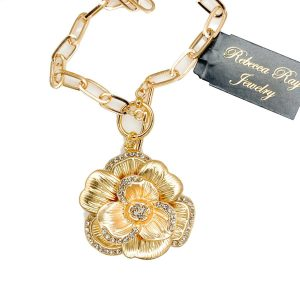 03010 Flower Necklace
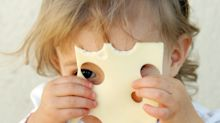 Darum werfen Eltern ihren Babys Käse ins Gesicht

--

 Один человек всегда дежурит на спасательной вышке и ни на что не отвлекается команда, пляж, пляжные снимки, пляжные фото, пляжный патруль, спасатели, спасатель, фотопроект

...

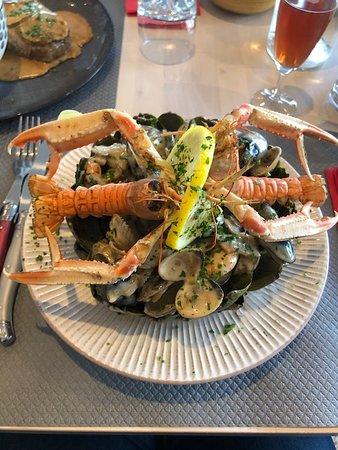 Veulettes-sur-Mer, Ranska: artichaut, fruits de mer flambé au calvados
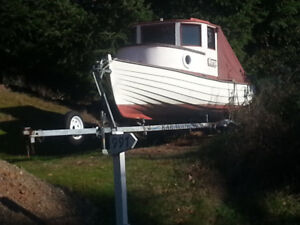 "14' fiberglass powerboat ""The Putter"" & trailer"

§ What you should do
Nothing outside the stretch above, from the line with "03010 Flower Necklace" through the line with "Darum werfen Eltern", is set down. Transcribe that stretch exactly, ends included, but not its pictures.

§ Your solution
 03010 Flower Necklace
 Darum werfen Eltern ihren Babys Käse ins Gesicht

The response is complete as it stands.